Vergleichende genomische Analyse der ADP-Ribose-1′′-Monophosphatase in 19 Arabidopsis thaliana- Ökotypen

Huifang Jiang, Haichao Wei, Chunyun Jiang, Wei Sun, Wen Dong, Nini Chen, Hui Zhang, Yanxiu Zhao und Zenglan Wang

ADP-Ribose-1′′-Monophosphatase mit A1pp- oder MACRO-Domäne ist ein wichtiges Verarbeitungsenzym in Zellen, das am Spleißen der t-RNA-Verfahren beteiligt ist und die Umwandlung von ADP-Ribose-1′′-Monophosphat in ADP-Ribose katalysiert. Wir haben zwei Gene, AT1G69340 und AT2G40600, in Arabidopsis thaliana identifiziert und festgestellt, dass trotz vieler Unterschiede in den Aminosäuren die räumliche Struktur der konservierten Regionen ähnlich ist. Außerdem haben wir die Unterschiede in der Sequenz von Promotor, codierender Region und nicht-translatierter Region anhand der Daten des Gesamtgenoms von 19 Ökotypen analysiert und die Expression beider Gene in unterschiedlichen Geweben in Col-0 und in Sämlingen in 19 Ökotypen anhand der AtGenExpress-Datenbank und der RNA-Sequenzdaten verglichen.
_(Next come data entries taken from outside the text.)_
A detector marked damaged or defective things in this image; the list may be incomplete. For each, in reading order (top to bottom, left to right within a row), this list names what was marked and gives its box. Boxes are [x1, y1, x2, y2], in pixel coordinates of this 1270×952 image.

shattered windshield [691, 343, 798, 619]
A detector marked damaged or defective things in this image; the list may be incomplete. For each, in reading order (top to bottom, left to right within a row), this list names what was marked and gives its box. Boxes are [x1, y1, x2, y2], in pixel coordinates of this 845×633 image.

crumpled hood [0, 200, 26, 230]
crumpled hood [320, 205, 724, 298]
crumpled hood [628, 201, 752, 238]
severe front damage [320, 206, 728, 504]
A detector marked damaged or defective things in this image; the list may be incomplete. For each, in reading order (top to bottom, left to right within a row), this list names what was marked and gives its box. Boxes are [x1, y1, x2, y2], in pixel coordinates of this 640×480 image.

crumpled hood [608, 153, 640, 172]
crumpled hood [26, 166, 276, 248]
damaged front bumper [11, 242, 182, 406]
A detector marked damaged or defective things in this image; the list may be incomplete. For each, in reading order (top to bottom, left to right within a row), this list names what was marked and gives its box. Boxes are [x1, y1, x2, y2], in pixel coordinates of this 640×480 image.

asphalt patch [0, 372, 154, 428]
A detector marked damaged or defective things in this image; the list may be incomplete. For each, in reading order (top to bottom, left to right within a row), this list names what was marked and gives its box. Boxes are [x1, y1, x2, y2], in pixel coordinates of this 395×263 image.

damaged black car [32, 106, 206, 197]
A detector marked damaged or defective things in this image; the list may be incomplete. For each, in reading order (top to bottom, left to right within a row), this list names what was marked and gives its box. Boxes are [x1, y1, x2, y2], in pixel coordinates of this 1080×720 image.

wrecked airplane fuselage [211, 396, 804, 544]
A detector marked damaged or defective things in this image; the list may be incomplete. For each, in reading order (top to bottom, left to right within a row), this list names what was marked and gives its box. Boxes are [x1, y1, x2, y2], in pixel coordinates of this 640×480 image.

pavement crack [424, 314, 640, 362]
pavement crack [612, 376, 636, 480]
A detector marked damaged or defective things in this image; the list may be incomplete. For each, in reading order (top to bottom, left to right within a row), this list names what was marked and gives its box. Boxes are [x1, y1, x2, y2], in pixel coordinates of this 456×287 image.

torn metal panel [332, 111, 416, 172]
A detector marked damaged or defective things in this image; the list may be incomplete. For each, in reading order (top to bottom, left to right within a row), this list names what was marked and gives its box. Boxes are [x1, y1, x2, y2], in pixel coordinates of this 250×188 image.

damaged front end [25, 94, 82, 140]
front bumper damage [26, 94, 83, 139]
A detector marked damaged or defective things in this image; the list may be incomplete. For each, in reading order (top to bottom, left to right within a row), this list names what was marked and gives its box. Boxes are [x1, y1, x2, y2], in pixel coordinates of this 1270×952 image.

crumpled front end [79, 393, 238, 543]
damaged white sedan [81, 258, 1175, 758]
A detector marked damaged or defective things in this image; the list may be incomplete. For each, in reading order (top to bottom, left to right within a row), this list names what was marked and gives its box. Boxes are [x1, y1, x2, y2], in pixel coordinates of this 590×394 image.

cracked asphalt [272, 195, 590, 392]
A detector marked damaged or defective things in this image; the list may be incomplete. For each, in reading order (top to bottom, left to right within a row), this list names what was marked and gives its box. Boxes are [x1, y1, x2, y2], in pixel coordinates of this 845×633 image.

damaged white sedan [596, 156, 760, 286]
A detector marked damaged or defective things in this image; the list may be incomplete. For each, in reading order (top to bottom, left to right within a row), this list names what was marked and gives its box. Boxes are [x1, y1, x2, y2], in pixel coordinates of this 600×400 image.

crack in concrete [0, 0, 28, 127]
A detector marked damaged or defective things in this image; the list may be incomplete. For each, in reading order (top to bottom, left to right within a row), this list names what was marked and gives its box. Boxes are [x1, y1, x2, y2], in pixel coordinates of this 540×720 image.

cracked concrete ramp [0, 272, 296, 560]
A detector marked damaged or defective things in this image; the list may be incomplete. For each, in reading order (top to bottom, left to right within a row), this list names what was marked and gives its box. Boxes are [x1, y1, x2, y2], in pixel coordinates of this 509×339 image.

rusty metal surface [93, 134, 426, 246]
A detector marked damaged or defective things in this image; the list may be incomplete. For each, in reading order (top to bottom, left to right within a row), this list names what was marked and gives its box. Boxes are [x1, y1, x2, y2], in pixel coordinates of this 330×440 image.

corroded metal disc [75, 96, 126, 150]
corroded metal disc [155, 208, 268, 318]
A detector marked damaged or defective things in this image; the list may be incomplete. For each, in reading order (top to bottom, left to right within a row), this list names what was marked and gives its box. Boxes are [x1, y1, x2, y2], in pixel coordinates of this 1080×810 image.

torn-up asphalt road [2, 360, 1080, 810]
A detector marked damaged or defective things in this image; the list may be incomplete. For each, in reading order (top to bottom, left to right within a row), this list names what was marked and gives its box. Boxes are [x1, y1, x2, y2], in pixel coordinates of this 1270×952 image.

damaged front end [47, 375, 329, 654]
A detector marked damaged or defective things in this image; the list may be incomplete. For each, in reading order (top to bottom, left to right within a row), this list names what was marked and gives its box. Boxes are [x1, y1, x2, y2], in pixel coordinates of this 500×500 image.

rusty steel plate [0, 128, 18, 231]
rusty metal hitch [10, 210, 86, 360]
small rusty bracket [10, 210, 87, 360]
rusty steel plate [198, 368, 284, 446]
Wir haben festgestellt, dass dasselbe Gen in einigen Ökotypen unterschiedliche Expressionsmuster aufweist und dass die beiden Gene gemäß den Daten von Col-0 mit Ausnahme der Blütenorgane und Samen ähnliche Expressionsmuster aufweisen. Diese Ergebnisse deuten darauf hin, dass sich die Regulationsmechanismen der Expression dieser Gene in diesen Ökotypen aufgrund der Vielfalt der Transkriptionsfaktoren und Transkriptionsfaktor-Bindungsstellen geändert haben. Vor allem wird unsere Forschung einige Informationen zur Beschreibung der Genfunktion und der Ökotypkandidaten liefern, die zur Untersuchung der Genfunktion verwendet wurden.

Haftungsausschluss: Dieser Abstract wurde mit Hilfe von Künstlicher Intelligenz übersetzt und wurde noch nicht überprüft oder verifiziert.